Hello guys,
I need to enhance security for my Jupyter deployment and prevents users from doing some commands.
I’ve already disabled the terminal notebook (c.ServerApp.terminals_enabled = False) and others feature such as output/notebook download.
I’m trying to disables some features that can cause securities issues such as:
- Disable magic commands (e.g., “!env”, “!ls”…)
- Disable Shell commands (e.g., “%%bash”…)
- Block package installation (should be done by blocking “!pip”)
- Restrict access to system modules on the IPython Kernel (“os”, “sys”, “subprocess”, “socket”,“pathlib”, “pwd”…)
I’m using the latest Zero to JupyterHub (Z2JH) on Kubernetes with the IPython Kernel.
I’ve add some configuration in my “jupyter_notebook_config.py” but I couldn’t find any configuration related to shell and magic commands.
I’ve managed to block the import of system package with a python script, but it was system wide, and when disabling sys and os, the notebook did no longer launched, and couldn’t make in works in the Kernel configuration only.
Is there any configuration out there that would at least be able to disabled magic and shell commands?
Security is achieved through defense-in-depth, and the perimeter set up by python itself (much less IPython, much less IPython-on-a-websocket) is very porous indeed. In such a case, one must consider what value will actually be left for a regular user after all the protections are in place, and whether this has gone far enough to keep an actual bad actor from doing something: blue has to be perfect all the time, red just has to get lucky.
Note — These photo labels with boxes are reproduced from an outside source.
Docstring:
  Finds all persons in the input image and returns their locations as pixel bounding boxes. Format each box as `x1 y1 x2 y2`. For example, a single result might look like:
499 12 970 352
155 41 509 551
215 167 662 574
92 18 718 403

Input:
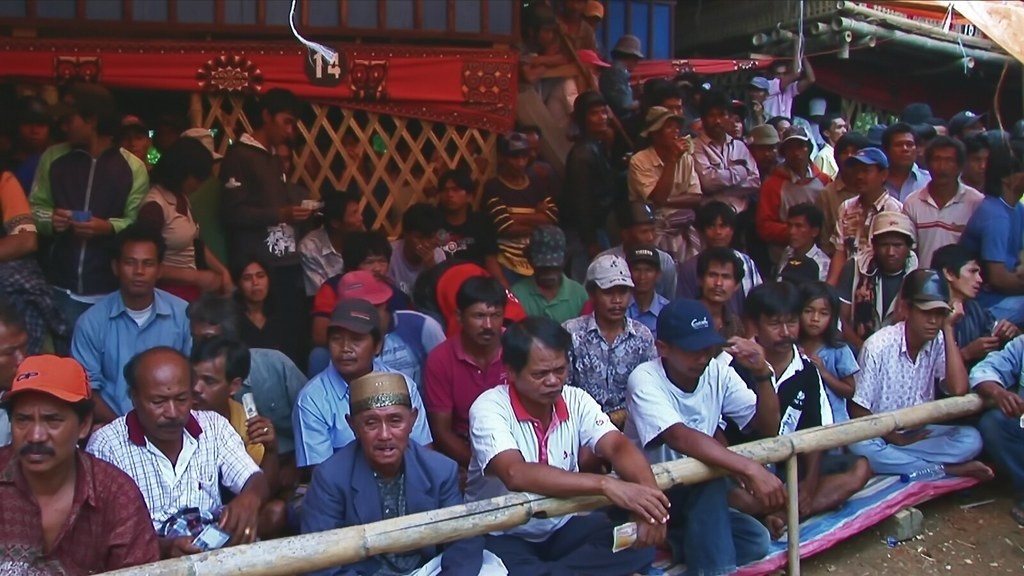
0 0 1024 576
Ultimately, is allowing any user to run any arbitrary code in any form suitable for the desired protection?
A potential alternative is to move the compute to the browser with e.g. jupyterlite, and restrict access in a more traditional way, via well-typed REST/GraphQL/whatever API calls with predictable/validate-able inputs and outputs which can inherit standard web security best practices.
1 Like
Hello,
thank you for your response, the things is, on a python or system level, we can’t have a high security level because it will break the notebooks. In the kernels you can manage what will be use or enabled for the users, which is what we wants on jupyter. It’s not about having a 100% secured notebook, but making it more difficult, if not impossible, to do malicious things on them, even if it’s running on a Kubernetes pods.
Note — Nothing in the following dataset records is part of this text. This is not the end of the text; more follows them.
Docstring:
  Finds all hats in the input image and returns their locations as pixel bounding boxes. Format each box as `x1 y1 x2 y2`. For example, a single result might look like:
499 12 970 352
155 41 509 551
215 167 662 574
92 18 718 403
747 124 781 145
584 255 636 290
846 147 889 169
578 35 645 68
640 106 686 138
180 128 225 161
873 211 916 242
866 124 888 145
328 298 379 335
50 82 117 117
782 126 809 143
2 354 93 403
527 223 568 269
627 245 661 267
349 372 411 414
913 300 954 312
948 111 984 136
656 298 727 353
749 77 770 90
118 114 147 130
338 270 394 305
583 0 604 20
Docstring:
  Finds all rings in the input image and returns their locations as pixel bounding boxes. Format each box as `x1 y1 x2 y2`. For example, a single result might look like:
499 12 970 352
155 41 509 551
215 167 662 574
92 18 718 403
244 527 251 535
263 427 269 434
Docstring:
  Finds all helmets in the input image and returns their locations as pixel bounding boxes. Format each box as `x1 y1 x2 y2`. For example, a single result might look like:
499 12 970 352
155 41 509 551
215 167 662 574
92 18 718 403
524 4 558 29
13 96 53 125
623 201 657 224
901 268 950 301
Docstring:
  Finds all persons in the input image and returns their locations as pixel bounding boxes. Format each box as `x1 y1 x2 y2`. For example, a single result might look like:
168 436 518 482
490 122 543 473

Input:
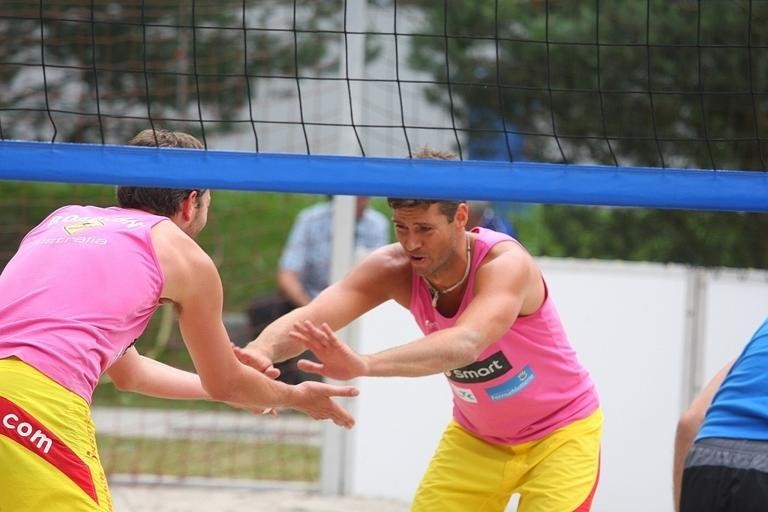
453 38 533 247
664 318 768 511
272 182 388 405
0 129 360 511
221 142 605 512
For those with similar problem, I have for now created a custom class from IPythonKernel (ipykernel/ipykernel/ipkernel.py at 188f39c509f1056c3784aad6954498f31de955a3 · ipython/ipykernel · GitHub). The kernel is launching with my custom class IPKernelApp.launch_instance(kernel_class=SecureKernel) instead of the standard launch_instance.
In my custom class I’ve removed the “!” usage and filter the use of “%” and “%%” commands with a whitelist, remove the commands in the cell/line, returns an error message if it’s not allowed to use and execute the rest of the code using the do_execute from IPythonKernel.
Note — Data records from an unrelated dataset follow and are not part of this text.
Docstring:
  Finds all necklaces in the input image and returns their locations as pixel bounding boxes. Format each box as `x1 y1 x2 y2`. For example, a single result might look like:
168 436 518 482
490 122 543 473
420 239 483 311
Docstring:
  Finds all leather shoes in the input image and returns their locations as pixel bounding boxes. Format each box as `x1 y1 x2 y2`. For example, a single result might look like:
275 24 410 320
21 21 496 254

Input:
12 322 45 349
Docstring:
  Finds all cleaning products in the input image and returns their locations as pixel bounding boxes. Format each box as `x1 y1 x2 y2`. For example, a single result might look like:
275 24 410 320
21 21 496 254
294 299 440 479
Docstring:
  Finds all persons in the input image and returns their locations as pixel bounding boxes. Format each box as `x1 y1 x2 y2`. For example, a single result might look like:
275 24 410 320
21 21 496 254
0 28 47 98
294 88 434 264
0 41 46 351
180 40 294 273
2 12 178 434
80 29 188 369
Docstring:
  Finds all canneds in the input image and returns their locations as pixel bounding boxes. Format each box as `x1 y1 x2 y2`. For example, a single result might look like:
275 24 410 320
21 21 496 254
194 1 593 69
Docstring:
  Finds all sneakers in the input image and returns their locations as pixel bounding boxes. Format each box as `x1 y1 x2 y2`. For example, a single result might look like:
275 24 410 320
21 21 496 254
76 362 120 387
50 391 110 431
The import and dynamic import on some specific modules are also disabled the same way. I haven’t found a more elegant solution yet.
If you’re running on kubernetes, I would highly recommend exploring something like https://tetragon.io/ or KubeArmor | KubeArmor instead for your purposes. For example, here’s a KubeArmor policy that will block all ‘bash’ calls: Policy Examples for Containers | KubeArmor (first one). That page also has examples of only allowing access to certain files, or even only allowing specific processes to run (like python). I think this will not only provide better security, but also be easier to maintain for you in the long run than maintaining custom IPython kernels.
1 Like
This sounds contradictory?
Anyways, I would bet an arm and a leg that whatever solution you devise on ipykernel level can escaped in less than a few hours. It just does not come with any guarantees for this use case.
feature such as output/notebook download
Unless you also control the browser (e.g. a secure environment), it is easy to workaround. Also, creates an incentive for users to take pictures with their phones which is even less secure (this is the regular problem of locked down systems in research and health…).
What I meant, is that you nothing can be 100% secure. The point is to disable some shell / magic / packages from being used to prevent users to be able to break anything or extract information. The risk is already low, as the Kubernetes cluster is already secured and the notebook are launched on pods using users with restricted rights.